Almost 6,000 unpatched Citrix NetScaler servers remain vulnerable to critical security flaw

A total of 5,915 Citrix servers remain unpatched against CVE-2019-19781, with 388 located in the UK

Almost 6,000 Citrix NetScaler servers remain unpatched against critical security flaw CVE-2019-19781 almost one month after Citrix belatedly released fixes.

A total of 5,915 systems worldwide remain unsecured, with 40 per cent of the total - 2,660 - located in the US. In the UK, the number stands at 388, down from 470 identified at the end of January.

That's according to scans performed by security intelligence firm Bad Packets, which indicate that companies are only slowly patching their installations, despite warnings that the security flaw could compromise entire corporate network infrastructures.

https://twitter.com/bad\\_packets/status/1228572381737713664?ref\\_src=twsrc%5Etfw

According to security specialists, CVE-2019-19781 if exploited, could enable an unauthenticated attacker to remotely access private network resources and execute arbitrary code. In effect, it represents an open door to the corporate network for attackers. Indeed, earlier in the new year before Citrix finally issued patches, security researchers noted a surge in scans for vulnerable Citrix servers.

"This attack does not require access to any accounts, and therefore can be performed by any external attacker," said Mikhail Klyuchnikov, a researcher at Positive Technologies.

"This vulnerability allows any unauthorised attacker to not only access published applications, but also attack other resources on the company's internal network from the Citrix server."

While so far, researchers have observed no exploitation of CVE-2019-19781, they have warned that attackers may have taken advantage of the security flaw to leave behind malware that they can exploit later.

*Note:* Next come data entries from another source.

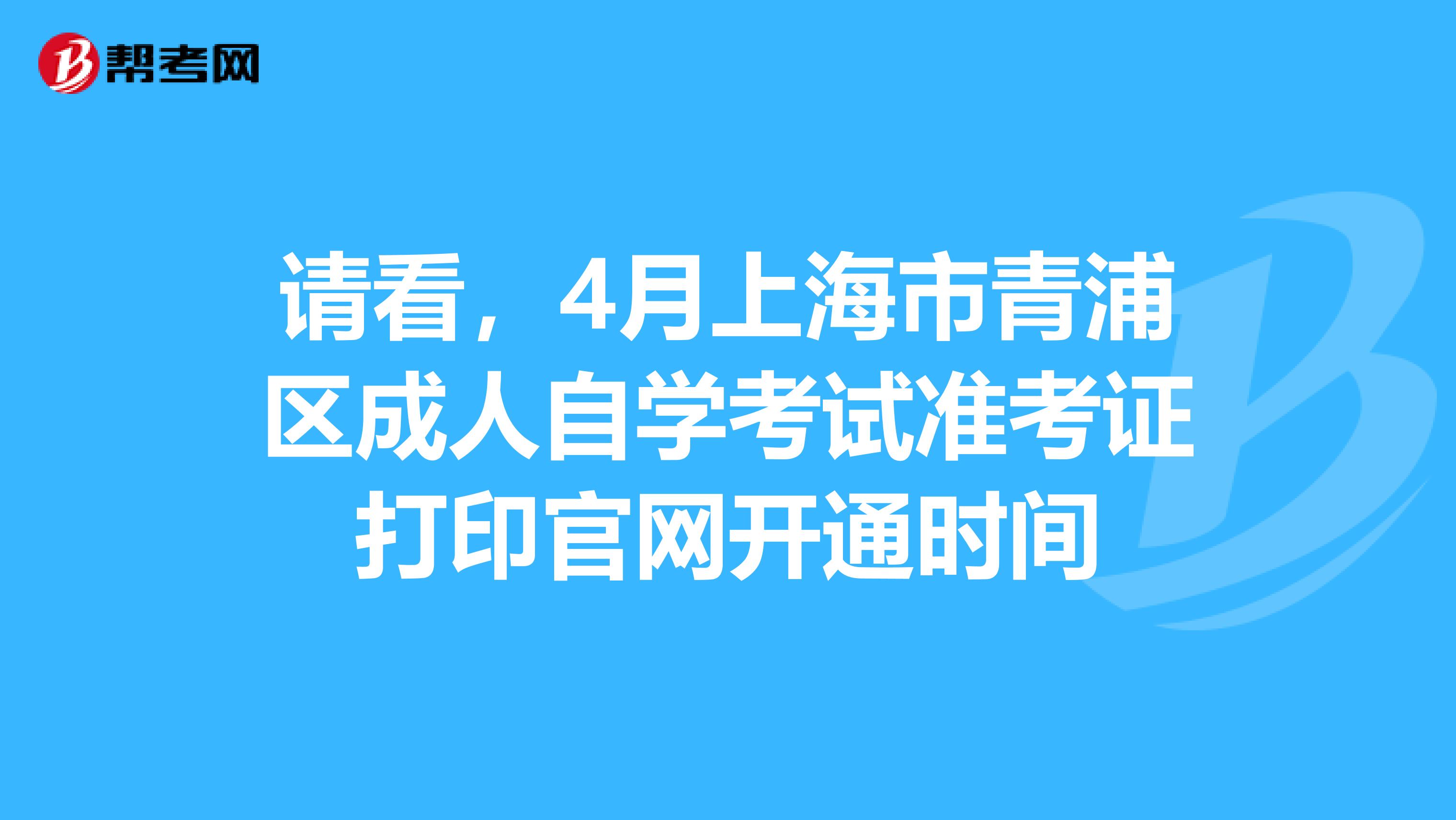 请看，4月上海市青浦区成人自学考试准考证打印官网开通时间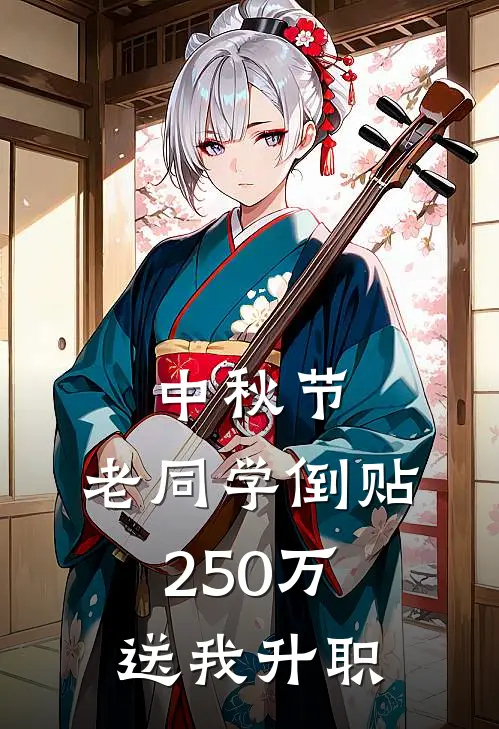 中秋节，老同学倒贴250万送我升职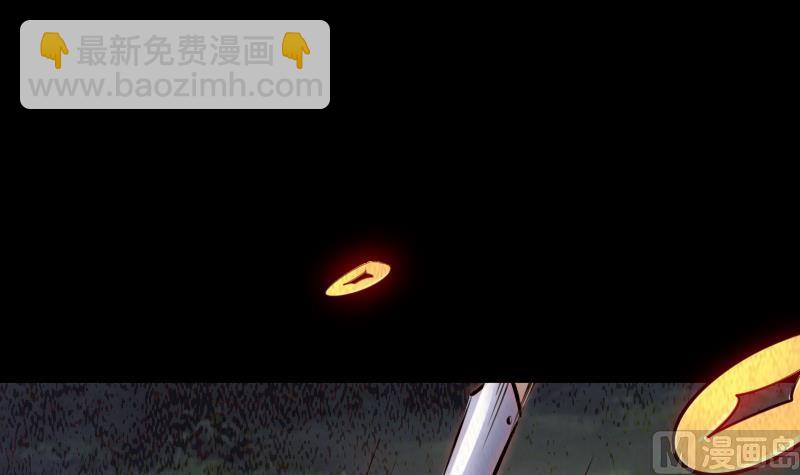 第1话 给娘配婚(1/2)-第1话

This vulnerability allows any unauthorised attacker to not only access published applications, but also attack other resources on the company's internal network

The vulnerability affects Citrix Application Delivery Controller (ADC), Citrix Gateway, and Citrix SD-WAN WANOP appliances.

The bug was uncovered by Klyuchnikov in December and was reported to Citrix in the same month. Citrix was criticised for promoting mitigations, which scarcely mitigated the issue, rather than rushing out patches.

Indeed, the first patches were only released on 19^th January, with the final patches issued on 24^th January.

Bad Packets previously performed such scans at the end of January, just after Citrix released the last of its series of patches. Then, a total of 7,133 vulnerable Citrix servers worldwide were discoverable, with the US hosting 3,285 installations and the UK 474.

The results of the two scans by Bad Packets indicate that despite the grave security risk posed by CVE-2019-19781 many organisations have been slow to apply the patches.